## Work required
Can you return, word for word, the stretch of the records from the line containing "How great a" through the line containing "2.95 meters", including both of those lines?

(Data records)

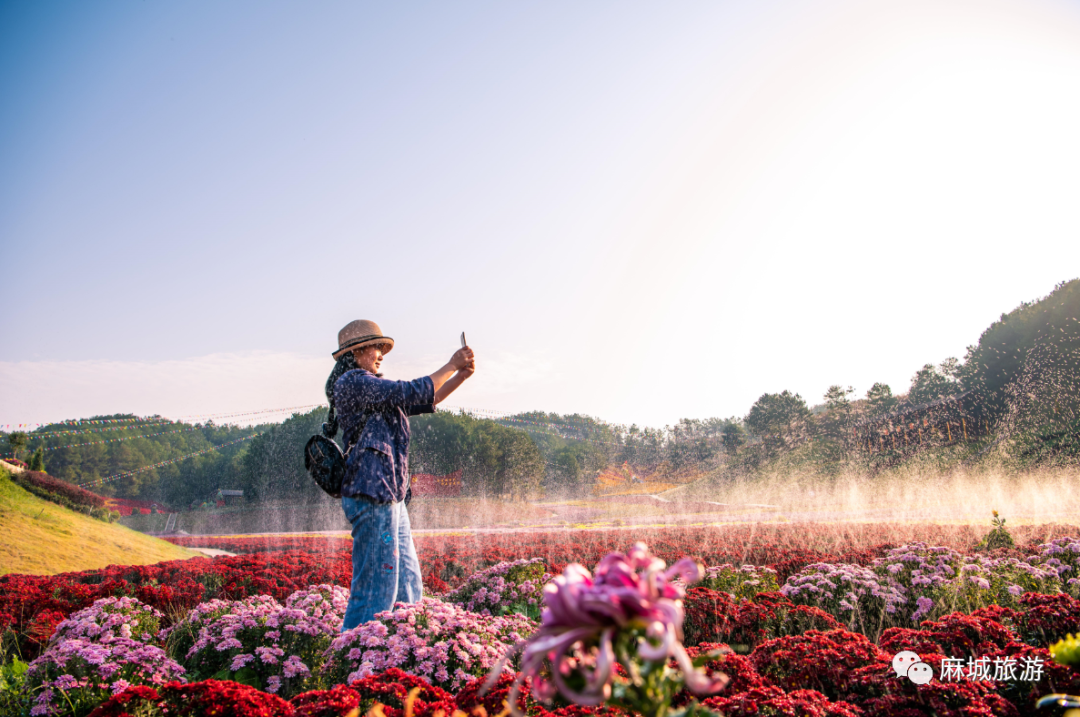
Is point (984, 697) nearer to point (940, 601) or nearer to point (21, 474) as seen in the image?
point (940, 601)

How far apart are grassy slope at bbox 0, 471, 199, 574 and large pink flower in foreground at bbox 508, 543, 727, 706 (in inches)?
385

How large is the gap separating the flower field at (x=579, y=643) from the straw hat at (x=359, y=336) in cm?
153

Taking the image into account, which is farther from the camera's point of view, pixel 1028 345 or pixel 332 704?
pixel 1028 345

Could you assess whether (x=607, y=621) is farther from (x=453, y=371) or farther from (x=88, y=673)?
(x=88, y=673)

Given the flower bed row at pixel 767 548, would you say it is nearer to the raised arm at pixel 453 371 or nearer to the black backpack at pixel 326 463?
the black backpack at pixel 326 463

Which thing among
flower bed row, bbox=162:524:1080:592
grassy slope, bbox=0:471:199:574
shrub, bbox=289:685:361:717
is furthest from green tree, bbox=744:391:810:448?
shrub, bbox=289:685:361:717

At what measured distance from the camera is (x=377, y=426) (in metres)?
3.27

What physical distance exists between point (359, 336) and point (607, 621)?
3005 mm

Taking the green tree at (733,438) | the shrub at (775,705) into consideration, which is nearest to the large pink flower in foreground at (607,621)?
the shrub at (775,705)

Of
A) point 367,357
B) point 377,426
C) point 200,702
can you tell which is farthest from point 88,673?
point 367,357

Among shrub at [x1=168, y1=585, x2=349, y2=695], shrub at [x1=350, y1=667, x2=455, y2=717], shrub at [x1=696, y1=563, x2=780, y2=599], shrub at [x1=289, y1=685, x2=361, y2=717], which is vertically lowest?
shrub at [x1=696, y1=563, x2=780, y2=599]

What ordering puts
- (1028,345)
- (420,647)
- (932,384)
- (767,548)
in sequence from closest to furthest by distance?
(420,647)
(767,548)
(1028,345)
(932,384)

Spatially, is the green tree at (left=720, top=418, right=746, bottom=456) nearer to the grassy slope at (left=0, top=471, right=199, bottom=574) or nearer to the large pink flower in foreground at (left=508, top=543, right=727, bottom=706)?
the grassy slope at (left=0, top=471, right=199, bottom=574)

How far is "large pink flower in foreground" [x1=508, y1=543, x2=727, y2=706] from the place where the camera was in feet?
2.23
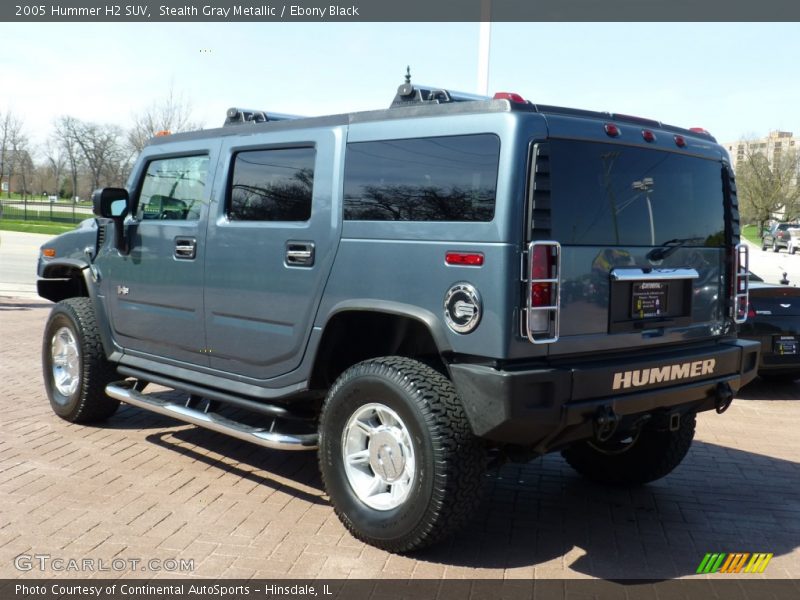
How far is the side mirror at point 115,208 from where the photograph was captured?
5766 mm

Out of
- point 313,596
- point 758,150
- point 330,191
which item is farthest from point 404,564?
point 758,150

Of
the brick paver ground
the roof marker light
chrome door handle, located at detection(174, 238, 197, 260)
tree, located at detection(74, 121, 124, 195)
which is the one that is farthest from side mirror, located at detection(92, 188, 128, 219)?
tree, located at detection(74, 121, 124, 195)

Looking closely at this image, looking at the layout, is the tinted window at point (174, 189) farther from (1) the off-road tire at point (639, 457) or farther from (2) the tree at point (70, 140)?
(2) the tree at point (70, 140)

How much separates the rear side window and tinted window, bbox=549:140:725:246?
318 mm

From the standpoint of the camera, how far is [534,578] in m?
3.88

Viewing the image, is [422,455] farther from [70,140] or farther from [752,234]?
[752,234]

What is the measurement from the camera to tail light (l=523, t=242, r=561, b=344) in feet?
11.7

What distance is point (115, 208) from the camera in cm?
585

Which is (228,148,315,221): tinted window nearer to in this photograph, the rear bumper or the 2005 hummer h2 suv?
the 2005 hummer h2 suv

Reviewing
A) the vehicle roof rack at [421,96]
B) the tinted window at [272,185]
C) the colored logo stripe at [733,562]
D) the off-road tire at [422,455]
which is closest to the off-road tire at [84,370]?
the tinted window at [272,185]

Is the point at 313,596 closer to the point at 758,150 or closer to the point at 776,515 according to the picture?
the point at 776,515

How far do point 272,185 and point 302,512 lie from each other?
1915 millimetres

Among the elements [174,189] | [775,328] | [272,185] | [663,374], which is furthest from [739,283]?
[775,328]

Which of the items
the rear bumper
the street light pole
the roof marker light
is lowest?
the rear bumper
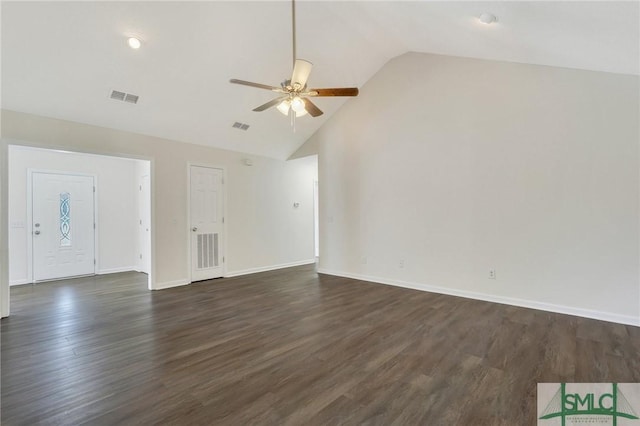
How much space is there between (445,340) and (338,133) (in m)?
4.24

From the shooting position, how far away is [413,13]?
11.3 ft

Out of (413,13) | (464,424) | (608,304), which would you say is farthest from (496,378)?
(413,13)

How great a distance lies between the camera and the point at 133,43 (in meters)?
3.34

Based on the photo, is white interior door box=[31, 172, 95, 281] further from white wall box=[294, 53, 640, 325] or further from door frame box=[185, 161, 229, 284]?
white wall box=[294, 53, 640, 325]

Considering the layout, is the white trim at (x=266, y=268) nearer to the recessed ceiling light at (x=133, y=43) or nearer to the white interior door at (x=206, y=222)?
the white interior door at (x=206, y=222)

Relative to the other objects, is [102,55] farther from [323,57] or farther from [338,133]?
[338,133]

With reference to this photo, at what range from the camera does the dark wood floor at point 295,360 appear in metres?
1.90

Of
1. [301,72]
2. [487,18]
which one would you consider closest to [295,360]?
[301,72]

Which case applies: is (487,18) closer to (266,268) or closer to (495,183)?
(495,183)

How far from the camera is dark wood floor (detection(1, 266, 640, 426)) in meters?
1.90

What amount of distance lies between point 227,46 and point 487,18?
2.95 meters

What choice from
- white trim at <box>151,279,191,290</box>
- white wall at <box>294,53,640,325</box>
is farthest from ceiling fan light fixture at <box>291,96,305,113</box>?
white trim at <box>151,279,191,290</box>

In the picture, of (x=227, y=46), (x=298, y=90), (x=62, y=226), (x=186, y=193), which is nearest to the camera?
(x=298, y=90)

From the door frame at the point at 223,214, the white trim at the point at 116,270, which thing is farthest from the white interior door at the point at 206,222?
the white trim at the point at 116,270
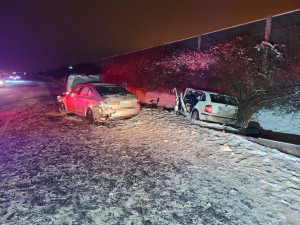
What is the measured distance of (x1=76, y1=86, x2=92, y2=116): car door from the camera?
805cm

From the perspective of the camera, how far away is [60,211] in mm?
2848

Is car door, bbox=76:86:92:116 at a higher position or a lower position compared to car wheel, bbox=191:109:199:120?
higher

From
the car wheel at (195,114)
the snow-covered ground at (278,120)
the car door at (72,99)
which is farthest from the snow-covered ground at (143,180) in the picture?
the snow-covered ground at (278,120)

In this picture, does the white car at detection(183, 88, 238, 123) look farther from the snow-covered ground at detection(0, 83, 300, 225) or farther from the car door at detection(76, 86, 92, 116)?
the car door at detection(76, 86, 92, 116)

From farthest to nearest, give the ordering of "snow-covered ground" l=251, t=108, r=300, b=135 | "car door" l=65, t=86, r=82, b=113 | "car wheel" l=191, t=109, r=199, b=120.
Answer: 1. "car door" l=65, t=86, r=82, b=113
2. "car wheel" l=191, t=109, r=199, b=120
3. "snow-covered ground" l=251, t=108, r=300, b=135

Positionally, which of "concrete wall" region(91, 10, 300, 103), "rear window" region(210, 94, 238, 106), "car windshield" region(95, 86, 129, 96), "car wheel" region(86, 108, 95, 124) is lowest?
"car wheel" region(86, 108, 95, 124)

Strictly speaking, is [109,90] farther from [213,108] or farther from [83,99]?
[213,108]

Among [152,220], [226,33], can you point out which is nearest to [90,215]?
[152,220]

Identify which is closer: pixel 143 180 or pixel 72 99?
pixel 143 180

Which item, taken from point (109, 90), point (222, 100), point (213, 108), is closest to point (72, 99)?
point (109, 90)

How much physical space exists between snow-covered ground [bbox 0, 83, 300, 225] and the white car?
189cm

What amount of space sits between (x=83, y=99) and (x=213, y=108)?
16.9 ft

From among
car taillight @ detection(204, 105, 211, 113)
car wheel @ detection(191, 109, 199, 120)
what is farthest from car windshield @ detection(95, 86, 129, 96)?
car taillight @ detection(204, 105, 211, 113)

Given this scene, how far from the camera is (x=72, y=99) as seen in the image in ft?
29.5
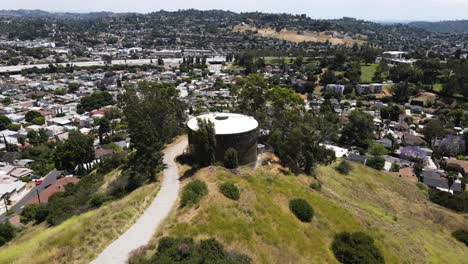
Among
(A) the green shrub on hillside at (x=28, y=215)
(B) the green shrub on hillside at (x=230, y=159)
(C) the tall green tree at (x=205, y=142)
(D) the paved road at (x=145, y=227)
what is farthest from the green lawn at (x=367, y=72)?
(A) the green shrub on hillside at (x=28, y=215)

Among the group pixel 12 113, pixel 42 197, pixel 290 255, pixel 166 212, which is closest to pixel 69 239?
pixel 166 212

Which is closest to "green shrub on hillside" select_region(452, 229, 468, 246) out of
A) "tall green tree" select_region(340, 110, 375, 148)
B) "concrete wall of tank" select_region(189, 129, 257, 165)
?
"concrete wall of tank" select_region(189, 129, 257, 165)

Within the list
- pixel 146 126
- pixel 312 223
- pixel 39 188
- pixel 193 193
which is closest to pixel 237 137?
pixel 146 126

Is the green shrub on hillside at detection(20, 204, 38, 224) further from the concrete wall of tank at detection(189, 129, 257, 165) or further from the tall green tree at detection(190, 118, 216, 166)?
the concrete wall of tank at detection(189, 129, 257, 165)

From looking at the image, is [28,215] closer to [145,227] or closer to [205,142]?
[205,142]

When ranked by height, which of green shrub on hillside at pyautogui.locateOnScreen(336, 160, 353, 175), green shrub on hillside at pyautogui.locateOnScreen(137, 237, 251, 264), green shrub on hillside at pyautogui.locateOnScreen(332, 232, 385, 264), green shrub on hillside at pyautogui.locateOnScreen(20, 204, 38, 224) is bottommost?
green shrub on hillside at pyautogui.locateOnScreen(20, 204, 38, 224)

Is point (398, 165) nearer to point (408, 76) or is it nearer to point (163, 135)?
point (163, 135)
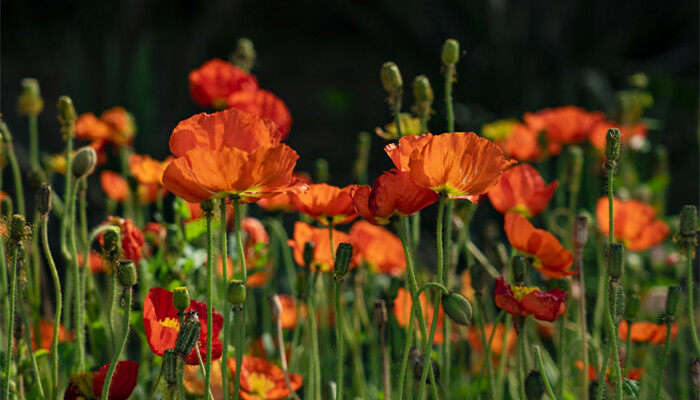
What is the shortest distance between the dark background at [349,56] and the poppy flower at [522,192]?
2.09 m

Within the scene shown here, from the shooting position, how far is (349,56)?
4.95 m

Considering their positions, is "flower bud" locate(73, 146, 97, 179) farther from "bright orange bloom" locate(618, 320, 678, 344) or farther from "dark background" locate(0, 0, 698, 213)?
"dark background" locate(0, 0, 698, 213)

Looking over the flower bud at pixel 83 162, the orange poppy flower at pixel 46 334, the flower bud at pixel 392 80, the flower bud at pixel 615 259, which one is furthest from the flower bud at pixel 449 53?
the orange poppy flower at pixel 46 334

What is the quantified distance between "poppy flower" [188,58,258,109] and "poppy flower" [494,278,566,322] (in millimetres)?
543

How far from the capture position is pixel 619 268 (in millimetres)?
608

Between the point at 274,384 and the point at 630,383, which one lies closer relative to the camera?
the point at 630,383

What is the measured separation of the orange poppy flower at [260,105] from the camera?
3.26 ft

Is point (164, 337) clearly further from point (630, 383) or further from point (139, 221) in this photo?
point (139, 221)

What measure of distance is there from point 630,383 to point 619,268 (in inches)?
6.1

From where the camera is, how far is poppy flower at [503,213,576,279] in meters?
0.77

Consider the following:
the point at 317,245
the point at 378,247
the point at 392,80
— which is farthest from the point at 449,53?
the point at 378,247

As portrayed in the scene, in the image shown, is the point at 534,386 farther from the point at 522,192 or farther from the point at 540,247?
the point at 522,192

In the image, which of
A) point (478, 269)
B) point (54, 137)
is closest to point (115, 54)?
point (54, 137)

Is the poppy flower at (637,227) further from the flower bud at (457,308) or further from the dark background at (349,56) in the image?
the dark background at (349,56)
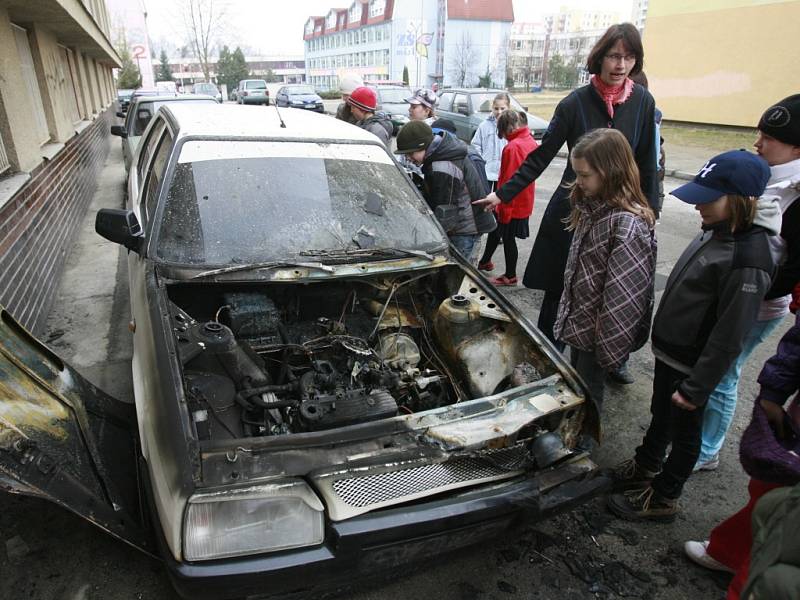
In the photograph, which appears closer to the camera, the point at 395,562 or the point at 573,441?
the point at 395,562

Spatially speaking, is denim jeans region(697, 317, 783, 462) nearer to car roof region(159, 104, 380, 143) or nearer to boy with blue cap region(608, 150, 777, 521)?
boy with blue cap region(608, 150, 777, 521)

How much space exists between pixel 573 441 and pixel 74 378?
7.58 ft

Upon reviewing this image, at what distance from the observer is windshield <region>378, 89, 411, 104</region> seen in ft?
56.6

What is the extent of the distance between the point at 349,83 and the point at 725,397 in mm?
4973

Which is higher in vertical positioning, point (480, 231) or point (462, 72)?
point (462, 72)

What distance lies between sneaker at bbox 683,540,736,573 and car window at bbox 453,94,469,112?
11.9 metres

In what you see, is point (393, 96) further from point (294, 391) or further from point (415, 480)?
point (415, 480)

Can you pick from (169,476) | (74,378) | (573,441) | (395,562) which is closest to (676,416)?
(573,441)

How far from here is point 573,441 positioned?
2.27 meters

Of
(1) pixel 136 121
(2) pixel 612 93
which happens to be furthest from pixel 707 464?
(1) pixel 136 121

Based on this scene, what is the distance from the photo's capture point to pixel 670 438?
8.39 ft

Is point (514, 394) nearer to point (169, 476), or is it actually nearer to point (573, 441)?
point (573, 441)

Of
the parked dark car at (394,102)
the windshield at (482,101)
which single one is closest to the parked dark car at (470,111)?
the windshield at (482,101)

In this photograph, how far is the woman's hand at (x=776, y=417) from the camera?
71.9 inches
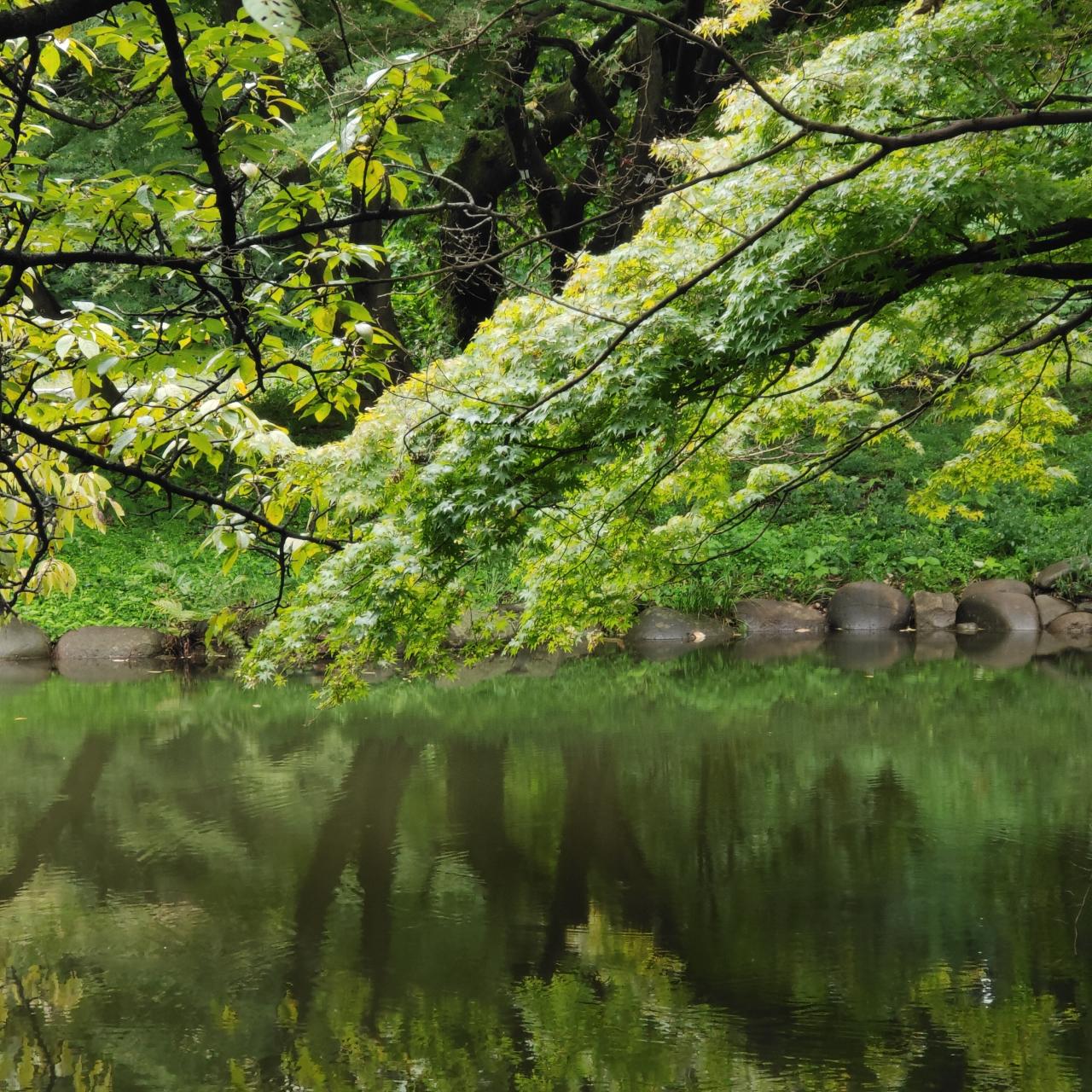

## Answer to the exercise
How great a distance lies between the camera and the point at 133,43 (in meters)?
3.34

Based on the photo, is white interior door box=[31, 172, 95, 281] further from white wall box=[294, 53, 640, 325] or further from door frame box=[185, 161, 229, 284]?
white wall box=[294, 53, 640, 325]

Considering the layout, is the white trim at (x=266, y=268) nearer to the recessed ceiling light at (x=133, y=43) or nearer to the white interior door at (x=206, y=222)?
the white interior door at (x=206, y=222)

Relative to the other objects, is [102,55] farther from [323,57] or farther from [338,133]?
[338,133]

With reference to this photo, at what range from the camera does the dark wood floor at point 295,360 appear in metres?
1.90

Of
1. [301,72]
2. [487,18]
which one would you consider closest to [295,360]?
[301,72]

Which case applies: is (487,18) closer to (266,268) or closer to (495,183)?
(495,183)

How far from the camera is dark wood floor (detection(1, 266, 640, 426)) in meters?
1.90

What amount of distance lies between point 227,46 and point 487,18?
2.95 meters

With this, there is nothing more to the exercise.